School resource officers also have the authority to arrest students for something as innocuous as throwing candy or having a maple leaf in their backpack. Parents of black students also worry that more police means more discreminiation.

“Cops in schools do tend to behave the same way they behave outside of schools,” Oliver explained. “Which explains why black students account for nearly a third of all students arrested, despite the fact that that's twice their share of enrollment.”

Oliver argued that the way to make schools safer is to implement stronger gun control legislation outside of schools, and provide counselors to tackle the mental health crisis inside of schools.

Video Transcript

JOHN OLIVER: A recent report found 14 million students go to a school with police, but without a counselor, nurse, psychologist, or social worker.

KYLIE MAR: On Last Week Tonight with John Oliver Sunday, Oliver argued that politicians' claims that schools need more police in order to prevent mass shooting deaths is completely baseless.

JOHN OLIVER: An analysis of 179 shootings on school grounds, which is a brutal thing to say out loud on its own, found no evidence that the presence of school resource officers lessened the severity of school shootings.

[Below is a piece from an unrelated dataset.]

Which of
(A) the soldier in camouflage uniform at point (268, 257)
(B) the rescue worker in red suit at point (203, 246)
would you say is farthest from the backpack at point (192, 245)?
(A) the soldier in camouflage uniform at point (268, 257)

KYLIE MAR: School resource officers also have the authority to arrest students for something as innocuous as throwing candy or having a maple leaf in their backpack.

JOHN OLIVER: And when a five-year-old with ADHD had a tantrum, they were charged with battery on a police officer when clearly the only thing they were guilty of was being a [BLEEP] five-year-old.

KYLIE MAR: Parents of Black students also worry that more police means more discrimination.

JOHN OLIVER: Cops in schools do tend to behave the same way they behave outside of schools, which explains why Black students account for nearly a third of all students arrested despite the fact that is twice their share of enrollment.

KYLIE MAR: Oliver argued that the way to make schools safer is to implement stronger gun control legislation outside of schools and provide counselors to tackle the mental health crisis inside of schools.

JOHN OLIVER: They deserve to be curious, to make mistakes, to go a little too far, to be a little too loud, to basically be a [BLEEP] kid. And they definitely deserve better than the fundamental lie that the only thing that can stop a bad guy with a gun is a good guy who can arrest a five-year-old.